#### [EXERCISE 1]
In the records, from the line that contains "How far are" through the end of the records, change "sea stack" to "offshore pillar" and reproduce only those lines, leaving everything else as it stands.

#### [DOCUMENT EXTRACT]
=-=-=-=-=
What the responses that people are sending to you are trying to point out, is that while this is an honorable rule of thumb, it doesn't scale. You cannot build a society this way, or none of us would be able to function reasonably.

It is unreasonable to build tools for other people to use, that will break the user's expectation of consistent, reliable and safe use.

This is a not an abstract idea, this is a fundamental legal concept in the west.

If everyone using Ethereum was expecting these fees, and are fine with it, then good for them, and no harm no foul. But this approach will not scale to larger communities, and it is unreasonable, cruel, and legally wrong to put the burden of "they should have known how to avoid this" on the larger populace, which is, of course, what crypto evangelizes the ultimate end-goal to be.
=-=-=-=-=
Rows of spatial question data
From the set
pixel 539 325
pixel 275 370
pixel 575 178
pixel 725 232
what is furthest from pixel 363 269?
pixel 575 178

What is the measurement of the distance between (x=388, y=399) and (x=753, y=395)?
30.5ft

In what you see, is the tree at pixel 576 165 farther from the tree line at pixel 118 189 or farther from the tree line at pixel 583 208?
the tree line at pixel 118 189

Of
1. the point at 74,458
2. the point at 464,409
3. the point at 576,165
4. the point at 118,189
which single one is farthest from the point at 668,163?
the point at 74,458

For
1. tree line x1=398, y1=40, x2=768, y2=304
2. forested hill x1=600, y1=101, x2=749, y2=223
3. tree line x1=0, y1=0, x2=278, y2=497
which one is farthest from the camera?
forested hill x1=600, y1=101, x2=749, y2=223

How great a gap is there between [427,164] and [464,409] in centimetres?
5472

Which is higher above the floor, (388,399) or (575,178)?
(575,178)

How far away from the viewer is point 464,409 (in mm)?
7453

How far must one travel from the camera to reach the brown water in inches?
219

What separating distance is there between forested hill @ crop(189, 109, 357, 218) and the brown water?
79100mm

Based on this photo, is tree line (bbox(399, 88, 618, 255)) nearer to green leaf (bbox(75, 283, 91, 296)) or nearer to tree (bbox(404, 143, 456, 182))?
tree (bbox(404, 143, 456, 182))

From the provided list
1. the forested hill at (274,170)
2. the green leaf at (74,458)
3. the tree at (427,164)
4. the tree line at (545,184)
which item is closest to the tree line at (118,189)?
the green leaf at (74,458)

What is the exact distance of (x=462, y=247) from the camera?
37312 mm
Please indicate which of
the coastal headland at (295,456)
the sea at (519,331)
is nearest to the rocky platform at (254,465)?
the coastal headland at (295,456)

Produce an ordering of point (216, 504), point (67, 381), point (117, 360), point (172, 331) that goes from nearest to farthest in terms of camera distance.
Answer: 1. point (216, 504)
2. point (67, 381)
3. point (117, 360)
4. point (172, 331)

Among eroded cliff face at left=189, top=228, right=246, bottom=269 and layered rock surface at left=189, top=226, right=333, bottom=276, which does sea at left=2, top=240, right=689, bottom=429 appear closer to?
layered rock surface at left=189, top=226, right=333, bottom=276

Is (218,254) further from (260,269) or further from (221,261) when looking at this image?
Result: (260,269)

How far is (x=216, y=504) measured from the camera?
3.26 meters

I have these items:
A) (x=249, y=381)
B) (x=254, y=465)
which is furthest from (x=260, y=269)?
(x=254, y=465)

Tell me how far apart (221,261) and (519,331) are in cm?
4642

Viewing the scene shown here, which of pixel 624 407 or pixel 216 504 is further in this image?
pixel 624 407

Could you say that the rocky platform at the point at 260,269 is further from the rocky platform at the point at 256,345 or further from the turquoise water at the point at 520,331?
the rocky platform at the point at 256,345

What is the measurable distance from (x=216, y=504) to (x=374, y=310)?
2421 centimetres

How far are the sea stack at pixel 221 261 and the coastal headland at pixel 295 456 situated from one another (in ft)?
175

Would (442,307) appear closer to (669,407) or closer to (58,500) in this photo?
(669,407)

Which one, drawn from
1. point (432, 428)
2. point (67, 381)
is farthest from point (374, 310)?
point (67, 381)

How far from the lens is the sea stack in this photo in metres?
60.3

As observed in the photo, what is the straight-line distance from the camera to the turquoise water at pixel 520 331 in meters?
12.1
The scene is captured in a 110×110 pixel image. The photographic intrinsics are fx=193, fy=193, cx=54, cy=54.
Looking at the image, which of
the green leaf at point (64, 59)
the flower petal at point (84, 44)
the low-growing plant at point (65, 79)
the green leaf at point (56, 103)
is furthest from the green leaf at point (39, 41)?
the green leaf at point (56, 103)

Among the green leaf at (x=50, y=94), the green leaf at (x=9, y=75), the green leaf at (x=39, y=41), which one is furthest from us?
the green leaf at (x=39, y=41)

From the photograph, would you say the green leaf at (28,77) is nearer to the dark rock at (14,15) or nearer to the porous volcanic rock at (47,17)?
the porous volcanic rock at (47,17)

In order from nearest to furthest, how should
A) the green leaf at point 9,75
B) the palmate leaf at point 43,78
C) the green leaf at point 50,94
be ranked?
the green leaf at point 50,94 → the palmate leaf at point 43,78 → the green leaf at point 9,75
=-=-=-=-=
#### [EXERCISE 2]
Duplicate the passage of the comment on Ethereum fees between "It is unreasonable to" and "in the west.", inclusive.

#### [FULL RESPONSE 1]
How far are the offshore pillar at pixel 221 261 and the coastal headland at pixel 295 456 situated from one another (in ft)?
175

Would (442,307) appear closer to (669,407) or closer to (58,500) in this photo?
(669,407)

Which one, drawn from
1. point (432, 428)
2. point (67, 381)
is farthest from point (374, 310)?
point (67, 381)

How far from the lens is the offshore pillar in this photo in metres?
60.3

As observed in the photo, what is the straight-line distance from the camera to the turquoise water at pixel 520 331 in meters?
12.1
The scene is captured in a 110×110 pixel image. The photographic intrinsics are fx=193, fy=193, cx=54, cy=54.
Looking at the image, which of
the green leaf at point (64, 59)
the flower petal at point (84, 44)
the low-growing plant at point (65, 79)
the green leaf at point (56, 103)
is furthest from the green leaf at point (39, 41)?
the green leaf at point (56, 103)

Among the green leaf at (x=50, y=94), the green leaf at (x=9, y=75), the green leaf at (x=39, y=41), which one is furthest from us?
the green leaf at (x=39, y=41)

From the photograph, would you say the green leaf at (28,77) is nearer to the dark rock at (14,15) or nearer to the porous volcanic rock at (47,17)?
the porous volcanic rock at (47,17)

In order from nearest to furthest, how should
A) the green leaf at point 9,75
B) the palmate leaf at point 43,78
C) the green leaf at point 50,94
be ranked?
the green leaf at point 50,94 → the palmate leaf at point 43,78 → the green leaf at point 9,75

#### [FULL RESPONSE 2]
It is unreasonable to build tools for other people to use, that will break the user's expectation of consistent, reliable and safe use.

This is a not an abstract idea, this is a fundamental legal concept in the west.